Auf die Frage , ob Russland den Krieg begonnen habe, sagte er: „Das müssen die Historiker entscheiden.“

Iron Brothers: Anfang dieses Monats geriet Pakistan nach der Verhaftung des ehemaligen Premierministers Imran Khan erneut in politische Unruhen, was zu Protesten und Gewalt im ganzen Land führte. Aber was bedeutet das für China?

Hören Sie sich meinen Podcast „Talking China In Eurasia “ an, in dem Gast Daud Khattak, Chefredakteur von Radio Mashaal von RFE/RL, erklärt, wie die jüngste Instabilität die Beziehungen zwischen Islamabad und Peking belasten könnte.

Eine Sache, die man im Auge behalten sollte
Tesla- und Twitter-Milliardär Elon Musk besuchte China zum ersten Mal seit drei Jahren und traf sich mit dem chinesischen Außenminister Qin Gang.

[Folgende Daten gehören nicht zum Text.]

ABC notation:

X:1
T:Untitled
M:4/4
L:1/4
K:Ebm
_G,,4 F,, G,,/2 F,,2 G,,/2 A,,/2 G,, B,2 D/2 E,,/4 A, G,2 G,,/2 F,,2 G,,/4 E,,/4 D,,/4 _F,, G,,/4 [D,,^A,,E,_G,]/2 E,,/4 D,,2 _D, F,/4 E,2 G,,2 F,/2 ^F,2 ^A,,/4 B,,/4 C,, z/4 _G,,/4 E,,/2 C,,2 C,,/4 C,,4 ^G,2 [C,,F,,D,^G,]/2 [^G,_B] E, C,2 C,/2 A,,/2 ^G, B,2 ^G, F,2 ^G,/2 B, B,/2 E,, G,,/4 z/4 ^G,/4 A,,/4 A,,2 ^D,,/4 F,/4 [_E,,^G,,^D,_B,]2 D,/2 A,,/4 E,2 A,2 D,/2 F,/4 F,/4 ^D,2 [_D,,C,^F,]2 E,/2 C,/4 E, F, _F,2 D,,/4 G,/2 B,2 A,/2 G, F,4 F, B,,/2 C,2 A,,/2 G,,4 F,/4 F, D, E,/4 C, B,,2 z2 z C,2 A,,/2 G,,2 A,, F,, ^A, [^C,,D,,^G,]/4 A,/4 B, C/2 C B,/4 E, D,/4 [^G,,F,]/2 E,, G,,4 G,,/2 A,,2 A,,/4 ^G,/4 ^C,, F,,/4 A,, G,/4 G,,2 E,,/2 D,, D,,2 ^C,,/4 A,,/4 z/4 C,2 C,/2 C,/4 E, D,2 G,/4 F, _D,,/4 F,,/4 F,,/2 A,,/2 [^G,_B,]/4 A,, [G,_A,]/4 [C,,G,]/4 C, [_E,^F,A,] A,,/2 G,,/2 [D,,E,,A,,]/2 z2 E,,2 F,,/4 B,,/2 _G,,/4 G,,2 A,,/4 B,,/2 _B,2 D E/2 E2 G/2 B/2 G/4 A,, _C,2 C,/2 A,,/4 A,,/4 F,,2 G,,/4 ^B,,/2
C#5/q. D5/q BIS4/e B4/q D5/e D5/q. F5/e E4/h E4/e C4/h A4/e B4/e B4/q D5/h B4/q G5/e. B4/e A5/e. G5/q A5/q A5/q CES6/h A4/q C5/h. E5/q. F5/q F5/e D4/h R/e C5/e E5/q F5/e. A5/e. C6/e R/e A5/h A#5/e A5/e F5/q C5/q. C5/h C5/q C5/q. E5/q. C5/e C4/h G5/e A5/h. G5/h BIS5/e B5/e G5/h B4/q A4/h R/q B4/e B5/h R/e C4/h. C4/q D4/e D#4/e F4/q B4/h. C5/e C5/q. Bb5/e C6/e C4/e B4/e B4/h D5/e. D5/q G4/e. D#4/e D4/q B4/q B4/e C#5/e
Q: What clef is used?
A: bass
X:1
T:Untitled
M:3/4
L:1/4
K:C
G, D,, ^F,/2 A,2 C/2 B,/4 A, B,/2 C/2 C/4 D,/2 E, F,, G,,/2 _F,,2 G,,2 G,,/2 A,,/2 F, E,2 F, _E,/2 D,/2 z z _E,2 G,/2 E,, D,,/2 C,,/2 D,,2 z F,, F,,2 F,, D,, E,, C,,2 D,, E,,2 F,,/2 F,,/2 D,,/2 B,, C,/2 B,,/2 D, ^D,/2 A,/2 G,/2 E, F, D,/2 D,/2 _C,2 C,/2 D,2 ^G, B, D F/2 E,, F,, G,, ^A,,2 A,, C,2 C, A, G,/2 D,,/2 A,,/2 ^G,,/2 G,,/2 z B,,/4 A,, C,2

China ist nach den USA Teslas zweitgrößter Markt und sein Werk in Shanghai ist das größte Produktionszentrum des Elektroautoherstellers.

Die Reise findet statt, da Tesla mit mehreren Problemen zu kämpfen hat, darunter dem zunehmenden Wettbewerb mit chinesischen Autoherstellern, die ihre lokal hergestellten Elektrofahrzeuge exportieren, da die Nachfrage auf dem größten Automarkt der Welt nachlässt.

Das ist vorerst alles von mir. Vergessen Sie nicht, mir Ihre Fragen, Kommentare oder Tipps zu senden.